La porta si spalanca all’improvviso, urta la mia fronte, il sangue mi cola sugli occhi, lui è più forte, la spinge e io provo a richiuderla, ma non riesco a trattenerlo. È entrato. Dilaga nel mio appartamento, e io non posso nascondermi. Perdonami, mamma. Ora so che non avrei mai dovuto farlo entrare.

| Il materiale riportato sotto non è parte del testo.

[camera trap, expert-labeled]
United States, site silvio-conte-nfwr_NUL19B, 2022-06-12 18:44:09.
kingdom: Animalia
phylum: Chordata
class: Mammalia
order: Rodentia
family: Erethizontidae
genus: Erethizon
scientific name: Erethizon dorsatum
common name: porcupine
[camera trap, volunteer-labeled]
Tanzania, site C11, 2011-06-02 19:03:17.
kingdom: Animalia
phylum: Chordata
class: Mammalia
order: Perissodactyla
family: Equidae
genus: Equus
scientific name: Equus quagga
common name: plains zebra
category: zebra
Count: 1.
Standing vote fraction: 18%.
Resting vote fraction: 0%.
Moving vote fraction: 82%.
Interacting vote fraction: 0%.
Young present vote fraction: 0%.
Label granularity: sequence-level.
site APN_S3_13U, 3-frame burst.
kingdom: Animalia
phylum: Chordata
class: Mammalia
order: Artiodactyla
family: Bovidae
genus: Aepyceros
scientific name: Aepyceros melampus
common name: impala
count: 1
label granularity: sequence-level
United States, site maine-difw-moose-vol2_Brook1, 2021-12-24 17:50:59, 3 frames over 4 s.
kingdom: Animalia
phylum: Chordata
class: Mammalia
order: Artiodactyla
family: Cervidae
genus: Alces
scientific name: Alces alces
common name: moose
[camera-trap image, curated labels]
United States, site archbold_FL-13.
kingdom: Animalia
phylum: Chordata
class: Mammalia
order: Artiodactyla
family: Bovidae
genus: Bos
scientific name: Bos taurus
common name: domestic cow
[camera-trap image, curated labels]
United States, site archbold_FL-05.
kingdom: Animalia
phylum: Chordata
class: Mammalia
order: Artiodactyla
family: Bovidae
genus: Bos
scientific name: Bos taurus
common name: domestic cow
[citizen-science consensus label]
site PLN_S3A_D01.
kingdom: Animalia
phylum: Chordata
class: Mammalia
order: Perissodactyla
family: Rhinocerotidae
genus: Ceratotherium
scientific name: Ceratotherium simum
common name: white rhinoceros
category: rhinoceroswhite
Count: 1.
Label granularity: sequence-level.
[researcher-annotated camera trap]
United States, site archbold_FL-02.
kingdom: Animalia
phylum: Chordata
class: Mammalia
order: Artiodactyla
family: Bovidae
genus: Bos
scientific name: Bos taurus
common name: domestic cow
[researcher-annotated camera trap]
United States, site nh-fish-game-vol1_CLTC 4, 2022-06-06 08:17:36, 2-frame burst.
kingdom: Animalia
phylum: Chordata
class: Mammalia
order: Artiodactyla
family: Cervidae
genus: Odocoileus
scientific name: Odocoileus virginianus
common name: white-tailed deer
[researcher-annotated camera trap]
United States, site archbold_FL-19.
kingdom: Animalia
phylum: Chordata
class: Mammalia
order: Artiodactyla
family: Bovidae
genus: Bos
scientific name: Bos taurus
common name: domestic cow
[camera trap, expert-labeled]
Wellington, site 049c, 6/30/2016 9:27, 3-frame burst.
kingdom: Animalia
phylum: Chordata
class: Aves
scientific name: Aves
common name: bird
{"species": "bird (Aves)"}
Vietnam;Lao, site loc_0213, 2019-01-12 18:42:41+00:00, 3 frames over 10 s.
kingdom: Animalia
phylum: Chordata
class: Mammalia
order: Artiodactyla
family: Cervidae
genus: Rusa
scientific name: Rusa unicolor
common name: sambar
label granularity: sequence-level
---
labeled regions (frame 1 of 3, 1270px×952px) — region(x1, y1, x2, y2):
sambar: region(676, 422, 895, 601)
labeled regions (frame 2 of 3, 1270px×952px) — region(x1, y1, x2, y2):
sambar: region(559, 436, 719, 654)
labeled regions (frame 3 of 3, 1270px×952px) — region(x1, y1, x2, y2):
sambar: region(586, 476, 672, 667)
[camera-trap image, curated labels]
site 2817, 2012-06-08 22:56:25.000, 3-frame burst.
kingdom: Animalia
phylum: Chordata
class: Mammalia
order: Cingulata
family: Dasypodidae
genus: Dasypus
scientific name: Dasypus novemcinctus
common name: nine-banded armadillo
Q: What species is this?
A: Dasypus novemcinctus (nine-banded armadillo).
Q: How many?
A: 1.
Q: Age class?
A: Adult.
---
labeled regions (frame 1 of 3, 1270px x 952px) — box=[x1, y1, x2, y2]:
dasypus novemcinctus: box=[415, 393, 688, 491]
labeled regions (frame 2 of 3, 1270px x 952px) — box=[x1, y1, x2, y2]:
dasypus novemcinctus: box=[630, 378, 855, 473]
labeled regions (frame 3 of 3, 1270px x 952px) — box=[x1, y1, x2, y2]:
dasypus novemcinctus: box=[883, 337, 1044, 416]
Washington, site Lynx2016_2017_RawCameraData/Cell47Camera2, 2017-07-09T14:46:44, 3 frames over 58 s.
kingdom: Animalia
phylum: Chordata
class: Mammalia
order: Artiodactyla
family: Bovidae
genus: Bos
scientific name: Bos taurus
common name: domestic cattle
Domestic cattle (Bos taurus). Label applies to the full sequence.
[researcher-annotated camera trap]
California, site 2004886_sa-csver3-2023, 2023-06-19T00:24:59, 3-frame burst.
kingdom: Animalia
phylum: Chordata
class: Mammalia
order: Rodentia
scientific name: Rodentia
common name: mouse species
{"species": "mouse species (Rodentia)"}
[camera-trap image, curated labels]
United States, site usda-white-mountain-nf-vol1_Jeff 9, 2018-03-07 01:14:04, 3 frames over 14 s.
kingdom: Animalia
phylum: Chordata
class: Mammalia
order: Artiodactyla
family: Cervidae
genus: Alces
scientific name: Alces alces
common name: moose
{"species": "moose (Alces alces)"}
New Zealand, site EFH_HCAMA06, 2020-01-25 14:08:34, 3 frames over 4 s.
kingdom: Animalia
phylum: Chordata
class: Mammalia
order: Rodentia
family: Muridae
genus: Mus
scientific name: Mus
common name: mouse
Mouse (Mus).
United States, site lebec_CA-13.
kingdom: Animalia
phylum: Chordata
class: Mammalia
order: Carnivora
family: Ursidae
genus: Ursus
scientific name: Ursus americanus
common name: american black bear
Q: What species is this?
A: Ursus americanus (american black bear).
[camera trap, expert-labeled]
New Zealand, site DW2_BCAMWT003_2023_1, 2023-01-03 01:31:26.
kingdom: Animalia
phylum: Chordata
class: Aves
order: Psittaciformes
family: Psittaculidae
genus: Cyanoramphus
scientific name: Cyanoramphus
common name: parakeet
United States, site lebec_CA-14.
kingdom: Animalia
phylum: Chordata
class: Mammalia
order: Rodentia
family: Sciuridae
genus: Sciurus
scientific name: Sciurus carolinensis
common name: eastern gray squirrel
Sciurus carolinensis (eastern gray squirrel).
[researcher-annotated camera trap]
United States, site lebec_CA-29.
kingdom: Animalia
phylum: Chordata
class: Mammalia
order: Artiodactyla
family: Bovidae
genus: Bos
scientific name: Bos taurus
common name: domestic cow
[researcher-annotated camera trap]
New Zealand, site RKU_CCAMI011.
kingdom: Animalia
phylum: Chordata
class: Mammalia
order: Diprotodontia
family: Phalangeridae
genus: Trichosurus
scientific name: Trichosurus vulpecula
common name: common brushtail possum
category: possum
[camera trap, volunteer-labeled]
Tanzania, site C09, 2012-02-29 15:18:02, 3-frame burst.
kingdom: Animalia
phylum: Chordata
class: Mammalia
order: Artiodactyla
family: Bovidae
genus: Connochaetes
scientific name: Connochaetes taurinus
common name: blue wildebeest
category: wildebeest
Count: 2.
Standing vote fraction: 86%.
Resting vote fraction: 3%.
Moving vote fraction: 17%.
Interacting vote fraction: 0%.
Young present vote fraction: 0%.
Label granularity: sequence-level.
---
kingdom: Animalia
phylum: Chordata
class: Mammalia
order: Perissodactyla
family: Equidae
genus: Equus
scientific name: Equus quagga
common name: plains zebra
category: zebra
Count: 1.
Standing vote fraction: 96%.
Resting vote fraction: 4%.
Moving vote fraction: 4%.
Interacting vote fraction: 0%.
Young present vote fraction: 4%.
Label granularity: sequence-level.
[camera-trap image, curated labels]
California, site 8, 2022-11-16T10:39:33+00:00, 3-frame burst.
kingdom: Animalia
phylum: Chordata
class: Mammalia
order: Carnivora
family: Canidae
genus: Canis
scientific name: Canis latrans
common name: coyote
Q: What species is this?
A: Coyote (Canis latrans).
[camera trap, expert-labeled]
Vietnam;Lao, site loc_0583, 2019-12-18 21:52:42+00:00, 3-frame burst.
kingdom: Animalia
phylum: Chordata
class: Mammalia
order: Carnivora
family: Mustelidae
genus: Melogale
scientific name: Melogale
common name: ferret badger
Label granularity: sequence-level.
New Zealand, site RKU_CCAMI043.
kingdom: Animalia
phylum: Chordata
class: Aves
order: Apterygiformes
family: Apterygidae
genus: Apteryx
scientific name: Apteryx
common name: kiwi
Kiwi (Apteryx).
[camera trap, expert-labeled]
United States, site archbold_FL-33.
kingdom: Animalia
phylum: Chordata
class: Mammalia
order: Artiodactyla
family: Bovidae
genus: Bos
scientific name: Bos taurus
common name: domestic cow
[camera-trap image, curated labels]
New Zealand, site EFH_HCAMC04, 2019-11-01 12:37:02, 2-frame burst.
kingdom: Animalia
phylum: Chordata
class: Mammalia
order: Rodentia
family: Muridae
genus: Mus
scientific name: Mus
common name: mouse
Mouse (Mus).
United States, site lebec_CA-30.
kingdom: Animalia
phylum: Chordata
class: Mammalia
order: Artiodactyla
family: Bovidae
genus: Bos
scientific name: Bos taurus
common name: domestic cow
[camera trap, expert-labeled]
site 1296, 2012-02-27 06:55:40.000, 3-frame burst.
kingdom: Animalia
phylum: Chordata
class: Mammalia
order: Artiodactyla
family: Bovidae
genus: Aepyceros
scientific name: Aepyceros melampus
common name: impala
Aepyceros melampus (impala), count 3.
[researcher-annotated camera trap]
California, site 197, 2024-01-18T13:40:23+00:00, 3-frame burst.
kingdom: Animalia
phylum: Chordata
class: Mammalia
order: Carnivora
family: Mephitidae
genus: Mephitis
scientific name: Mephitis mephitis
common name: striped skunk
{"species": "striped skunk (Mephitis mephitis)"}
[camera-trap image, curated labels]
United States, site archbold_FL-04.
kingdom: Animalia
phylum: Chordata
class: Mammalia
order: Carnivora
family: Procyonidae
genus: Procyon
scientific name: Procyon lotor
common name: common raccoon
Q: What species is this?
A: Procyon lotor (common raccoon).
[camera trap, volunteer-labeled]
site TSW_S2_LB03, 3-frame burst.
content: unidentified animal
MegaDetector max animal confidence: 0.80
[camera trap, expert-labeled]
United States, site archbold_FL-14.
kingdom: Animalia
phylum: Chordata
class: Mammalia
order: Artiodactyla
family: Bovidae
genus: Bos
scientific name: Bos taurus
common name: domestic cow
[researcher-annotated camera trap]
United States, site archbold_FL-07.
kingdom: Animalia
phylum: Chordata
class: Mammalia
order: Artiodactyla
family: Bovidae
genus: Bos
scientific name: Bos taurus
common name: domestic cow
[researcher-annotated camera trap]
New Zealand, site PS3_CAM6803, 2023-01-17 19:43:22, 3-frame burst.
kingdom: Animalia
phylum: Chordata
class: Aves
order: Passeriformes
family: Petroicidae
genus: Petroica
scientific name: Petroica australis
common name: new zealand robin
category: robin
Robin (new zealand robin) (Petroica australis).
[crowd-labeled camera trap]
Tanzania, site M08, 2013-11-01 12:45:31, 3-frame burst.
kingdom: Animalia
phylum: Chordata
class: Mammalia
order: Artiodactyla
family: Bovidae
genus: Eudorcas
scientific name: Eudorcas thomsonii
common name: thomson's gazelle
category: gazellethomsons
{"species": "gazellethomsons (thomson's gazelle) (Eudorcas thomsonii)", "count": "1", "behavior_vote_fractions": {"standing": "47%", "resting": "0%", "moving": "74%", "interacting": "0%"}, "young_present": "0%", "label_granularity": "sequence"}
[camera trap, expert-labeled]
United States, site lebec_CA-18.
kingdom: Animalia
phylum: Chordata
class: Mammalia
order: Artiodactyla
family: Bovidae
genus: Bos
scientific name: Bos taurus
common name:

Lui non ha gli occhi, eppure mi fissa. Mi volto, non voglio vederlo, spargo il sangue sugli occhi pur di non guardarlo, e lui si allunga verso di me con tutto il suo corpo. Non ha braccia, da lui si diramano solo lunghissime dita, che mi si attaccano alla faccia. Stringo le palpebre, quelle dita sono gelide e viscide, scorrono liquide sui miei occhi, sono spilli nelle pupille. Si aprono, i miei occhi, le dita mi assorbono la faccia, e io sono costretto a guardare. Tutto il corpo di lui si avvicina a me, mi sovrasta, mi cola addosso. È solo nero intorno, il mio appartamento è sparito, sento l’odore dei giorni che ho trascorso a nascondermi, e riconosco la vita vissuta a guardare i piedi degli altri che procedevano, mentre io dovevo restare immobile. Sono fuori da me, e penso di avere trovato finalmente il luogo perfetto da cui non uscire mai. Mi avvolge, riconosco il bambino che si nasconde sotto i tavoli, che fa di tutto per essere invisibile, in attesa che la mamma lo trovi, e gli dica che va tutto bene. Vedo la madre che insegue il bambino, è importante nascondersi, la mamma che lo cerca, e il bambino che continua a scappare, il bambino che cerca la mamma, che corre via quando la trova, dietro di lui i passi della madre, che lo cerca, il bambino che si nasconde.
Spalanco la bocca e grido, grido fortissimo, lui trema, e mi entra in gola, finché non sparisce. Ora è lui che si nasconde, dentro di me.